I graduated in 2019, majoring in Internet of Things Engineering. I believe that many people are very confused in the ivory tower. Only when I was in the third or fourth year of junior high school did I start to worry about what job I should do to cultivate my skills, or follow the big team to take the postgraduate entrance examination and continue to escape. Society, I chose the latter. Since I got my graduation certificate in July 2019, my job has not been smooth because I don't have any skills. Cities change and change, jobs change all the time. He never stabilized, and was beaten by the society in a daze.
Because I am a computer-related major, there are quite a lot of students around me who are doing network security.
In March last year, I chatted with my university roommate and learned that he had already received a 12k offer for a security post in Hangzhou, with weekends and weekends off.
There are also two girls in the same class in Shenzhen, one got 13k and the other got 12k. (Updated here, they changed jobs at the end of April, the salary... Always remind me that it is fw) At that time, it really caused a huge shock to my heart, and I fell into a moment of confusion. I was thinking about whether I still have to dawdle like this ? Are you willing? Definitely not reconciled~
So the idea of self-learning Internet security sprouted at this time. However, the germination is the germination, and the days will continue to be muddled. After all, most of us usually wait a long time before starting to do something, and we also need to work in our daily life. Sometimes we feel tired and don’t want to learn, and sometimes we feel like playing.
So, it was like this until November 20. What really made me make up my mind was a few of my friends, who gave me a lot of advice:
1. I am a computer major, and it is relatively easy to learn IT knowledge;
Second, they are doing this kind of work and can help me avoid detours in my studies;
Third, the work at that time really made me see no hope, so I resigned resolutely and started network security.
self-study path
At the same time, I also consulted a lot of training, and gave me some suggestions that I must learn about network security.
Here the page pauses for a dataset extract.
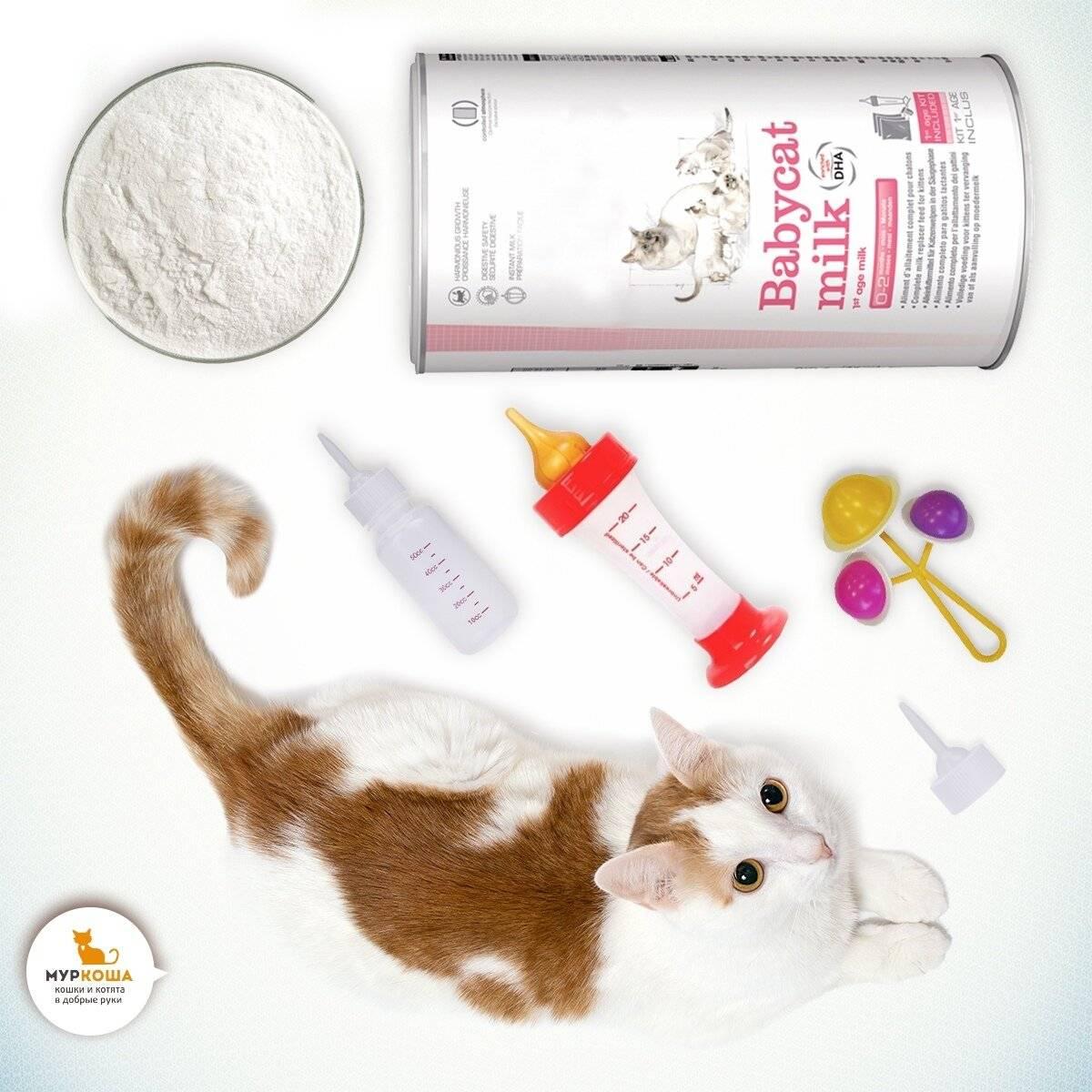 Как ухаживать за новорожденными котятами без мамы-кошки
In addition to my own reasons, I also gave me a lot of suggestions.
This can be regarded as a booster, coupled with some special reasons, I decided to learn Internet security!
The tutorials I use are all videos I found at Station B. . .
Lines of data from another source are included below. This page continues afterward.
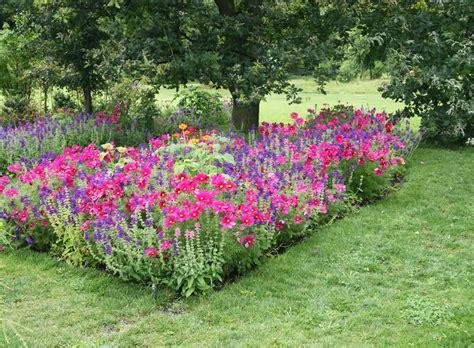 Pflanzen Für Den Bauerngarten  Pflanzen  Ziehen, Pflegen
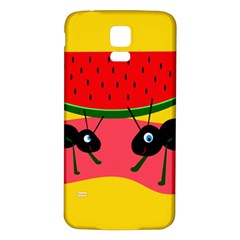 Ants and watermelon  Samsung Galaxy S5 Back Case (White)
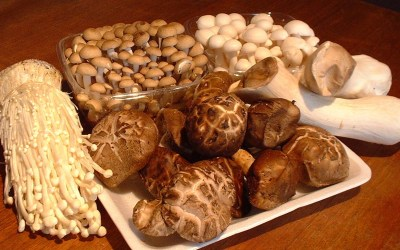 To Your Health Series: How Medicinal Mushrooms Can Benefit Your Immune System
I didn’t resign when I first started studying. Before I resigned, I learned a little bit of HTML and CSS, and I also learned some code programming.
It was November when I officially started learning, and I resigned directly and started a group at that time, but it’s okay. . .
My original intention of building the group was to exchange learning experience and solve learning problems, but the performance in the group is really the same as the expression pack:
My process and learning experience
All the tutorials I found are from Bilibili. They are more basic and suitable for novices. This part must be practiced more. If you have more knowledge, you should practice and look back. I dare say you have studied this part for a week, etc. Looking back on Saturday and Sunday, you find that some things are not easy to write, so you have to look back on Saturday and Sunday, and make a summary on the basis of what you have practiced.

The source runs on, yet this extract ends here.